* **Explore the material**:
A: Name the three planning scenarios in the training load optimization notebook.
B: Transcribe the training load optimization notebook starting at "risk_path = REPORTS_DIR" and ending at "summary = pd.read_csv(summary_path)".
C: Pick up the training load optimization notebook after its last line and write the code that comes next.
++++ Excerpt provided ++++
# 03_Performance_Optimization.ipynb — Training Load Optimization (LP)

**Objective:** Optimize next-week training loads per player to minimize **expected injury risk** while maintaining **performance readiness**.

**Method:** Prescriptive analytics using **Linear Programming (PuLP)** with three planning scenarios:
- **Balanced** — standard constraints
- **Recovery** — stricter capacity & penalties for high-risk players
- **HighPerformance** — looser capacity to push readiness

**Inputs (from previous notebooks):**
- `../reports/InjuryRiskScores.csv` — `PlayerID`, `PredictedRisk`, (optional: `Position`, `Age`)
- `../data/player_summary_for_model.csv` — `PlayerID`, `TeamID`, `Position`, `Age`, `InjuryProneScore`, `MinutesPerInjury`

**Outputs:**
- `../reports/optimized_training_plan.csv` — per-player load plan across scenarios
- `../reports/optimization_kpis.csv` — team-level totals per scenario
- Narrative text summary at the end (and saved to `../reports/optimization_summary.md`)


In [None]:
# --- 1) Imports & Setup ---
import os, json
from pathlib import Path
import numpy as np
import pandas as pd
import matplotlib.pyplot as plt
import pulp

plt.rcParams.update({'figure.figsize': (9,5), 'axes.grid': True})

BASE = Path('.').resolve()
DATA_DIR = (BASE / '..' / 'data').resolve()
REPORTS_DIR = (BASE / '..' / 'reports').resolve()
REPORTS_DIR.mkdir(parents=True, exist_ok=True)

risk_path = REPORTS_DIR / 'InjuryRiskScores.csv'
summary_path = DATA_DIR / 'player_summary_for_model.csv'

print('risk_path:', risk_path)
print('summary_path:', summary_path)


## 2) Load Inputs

In [None]:
risk = pd.read_csv(risk_path)
summary = pd.read_csv(summary_path)

# Ensure required columns exist
req_risk = {'PlayerID','PredictedRisk'}
req_sum = {'PlayerID','TeamID','Position','Age'}
assert req_risk.issubset(risk.columns), f"Missing columns in risk file: {req_risk - set(risk.columns)}"
assert req_sum.issubset(summary.columns), f"Missing columns in summary file: {req_sum - set(summary.columns)}"
++++ Source information ++++
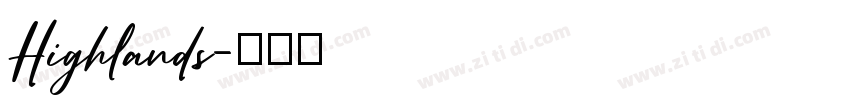 Highlands字体转换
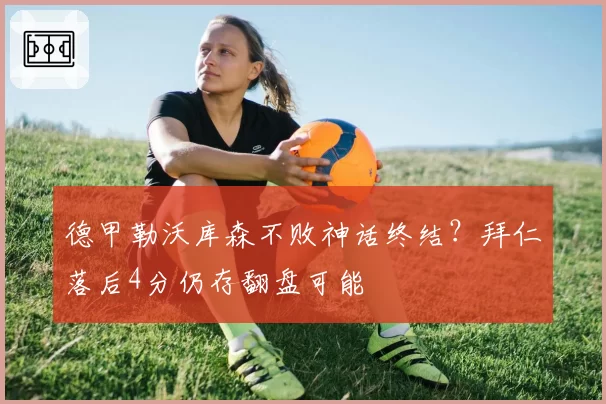 德甲勒沃库森不败神话终结?拜仁落后4分仍存翻盘可能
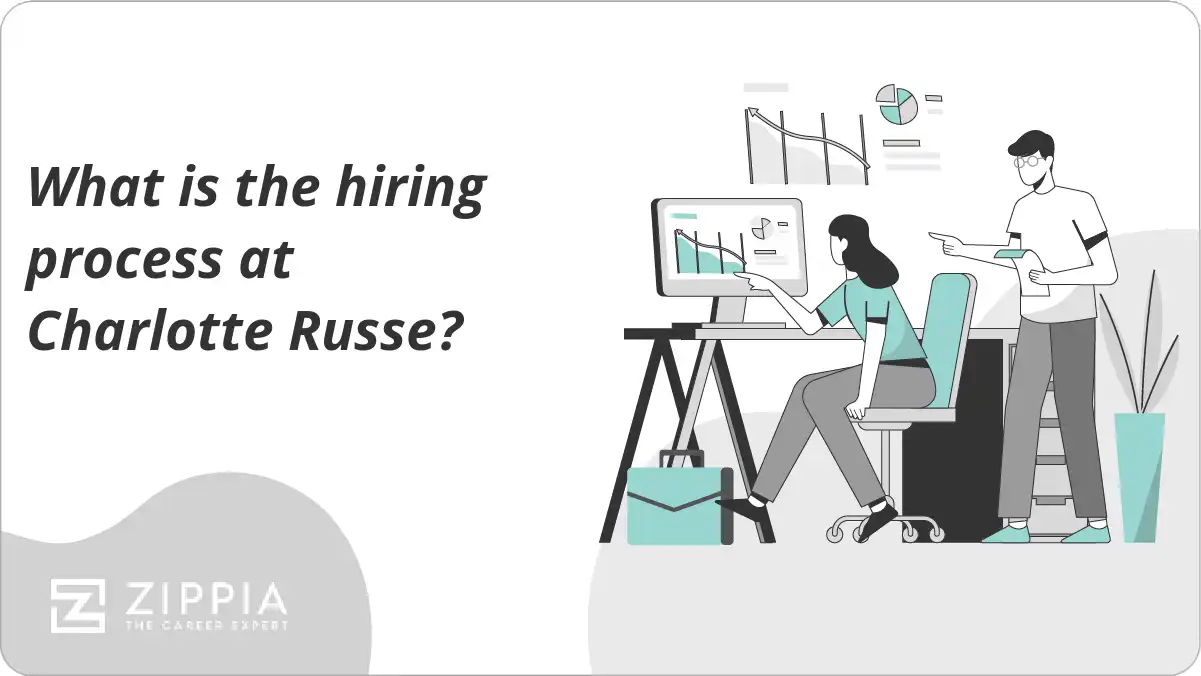 What is the hiring process at Charlotte Russe?
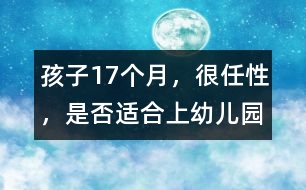 孩子17個(gè)月，很任性，是否適合上幼兒園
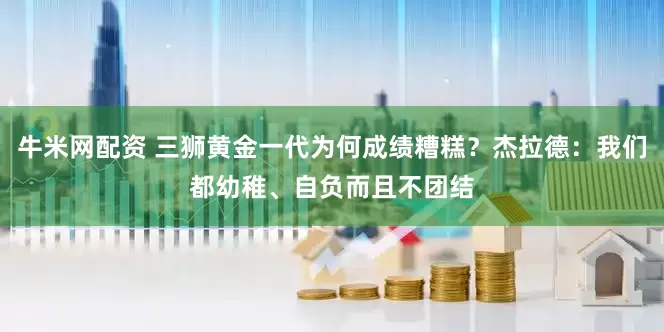牛米网配资 三狮黄金一代为何成绩糟糕？杰拉德：我们都幼稚、自负而且不团结
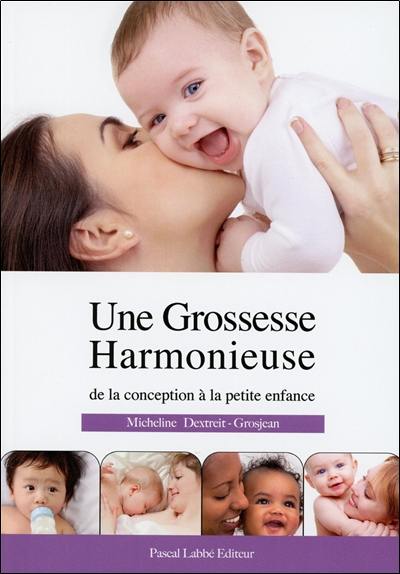 Une grossesse harmonieuse : de la conception à la petite enfance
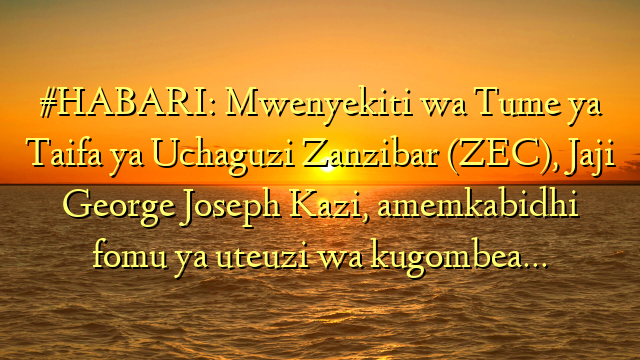 #HABARI: Mwenyekiti wa Tume ya Taifa ya Uchaguzi Zanzibar (ZEC), Jaji George Joseph Kazi, amemkabidhi fomu ya uteuzi wa kugombea…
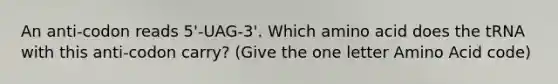 An anti-codon reads 5'-UAG-3'. Which amino acid does the tRNA with this anti-codon carry? (Give the one letter Amino Acid code)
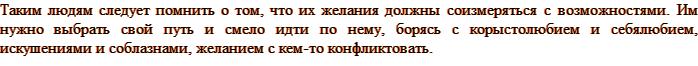 Таким людям следует помнить о том, что их желания должны соизмеряться с возможностями. Им нужно выбрать свой путь и смело идти по нему, борясь с корыстолюбием и себялюбием, искушениями и соблазнами, желанием с кем-то конфликтовать.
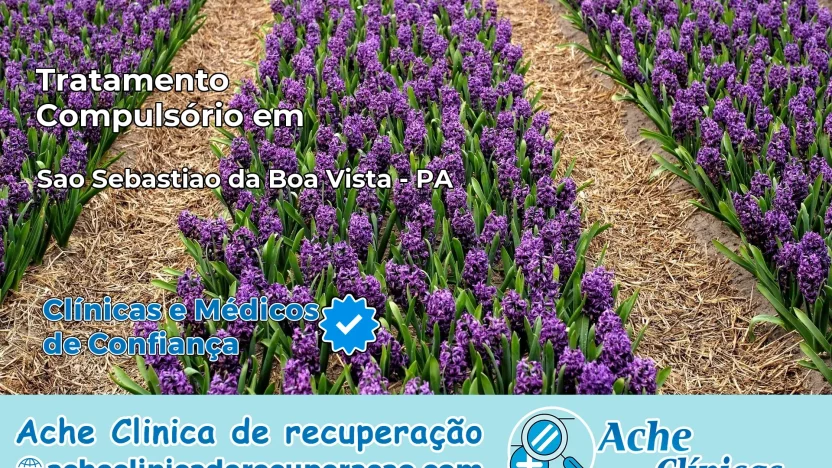 Tratamento Compulsório em São Sebastião da Boa Vista – PA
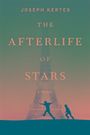 Joseph Kertes: The Afterlife of Stars, Buch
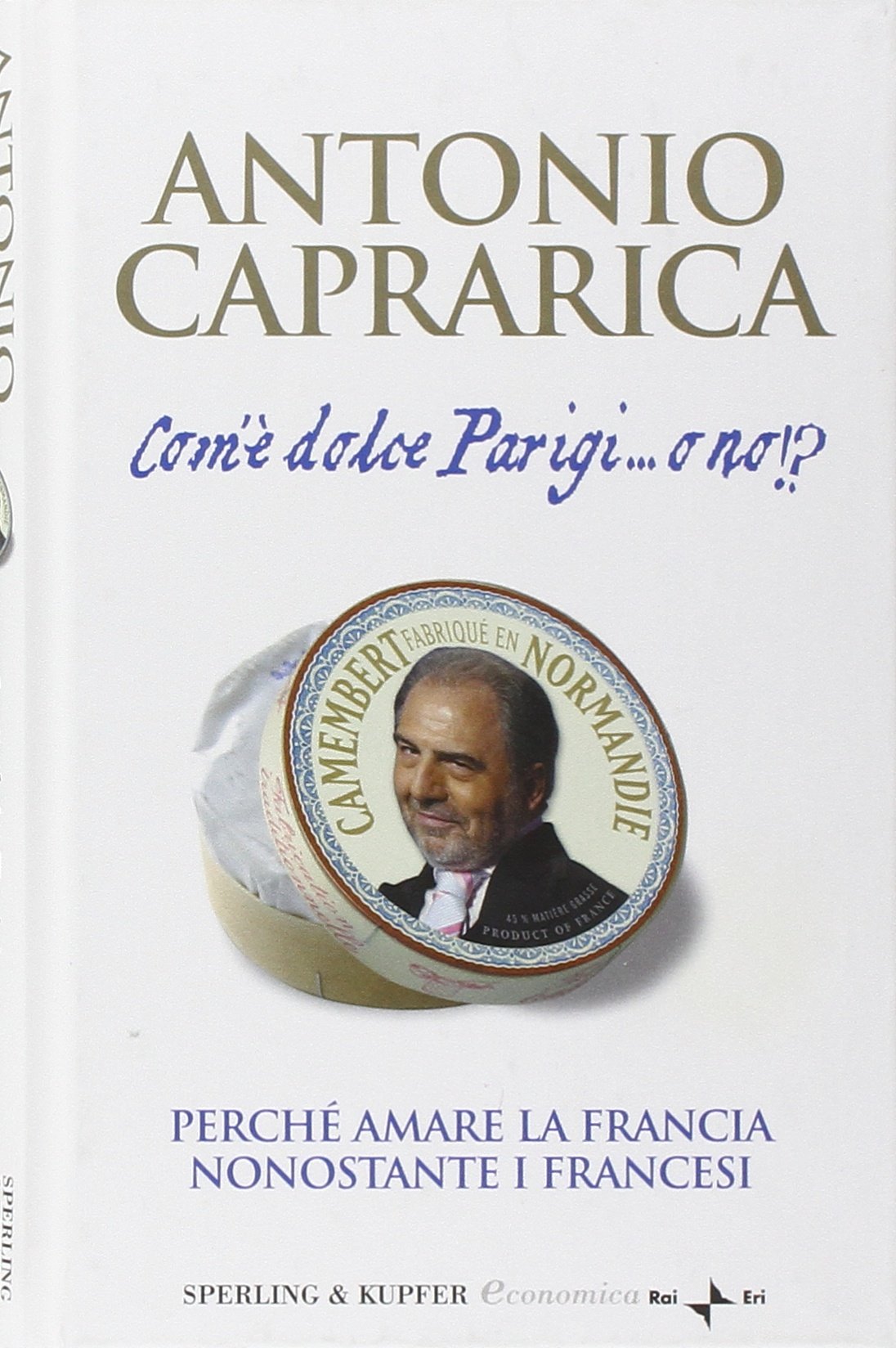 Com'è dolce Parigi... o no!? (Economica) Books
++++
* **Answer section**:
A: Balanced, Recovery, and HighPerformance.

B:
risk_path = REPORTS_DIR / 'InjuryRiskScores.csv'
summary_path = DATA_DIR / 'player_summary_for_model.csv'

print('risk_path:', risk_path)
print('summary_path:', summary_path)


## 2) Load Inputs

In [None]:
risk = pd.read_csv(risk_path)
summary = pd.read_csv(summary_path)

C:
# Merge
df = risk.merge(summary[['PlayerID','TeamID','Position','Age','InjuryProneScore','MinutesPerInjury']],
                on='PlayerID', how='left')

# Fallbacks / cleaning
df['MinutesPerInjury'] = df['MinutesPerInjury'].fillna(3000.0)
df['InjuryProneScore'] = df['InjuryProneScore'].fillna(0.3)
df['PredictedRisk'] = df['PredictedRisk'].clip(0,1)
df['Position'] = df['Position'].fillna('MF')  # neutral default
df['Age'] = df['Age'].fillna(df['Age'].median())

print('Players loaded:', len(df))
df.head()


## 3) Define Optimization Parameters

In [None]:
# Per-position min/max LoadUnits (weekly microcycle proxy)
POS_MIN = {'GK': 30, 'DF': 60, 'MF': 70, 'FW': 60}
POS_MAX = {'GK':120, 'DF':180, 'MF':200, 'FW':180}

def player_caps(row):
    base_min = POS_MIN.get(row['Position'], 60)
    base_max = POS_MAX.get(row['Position'], 180)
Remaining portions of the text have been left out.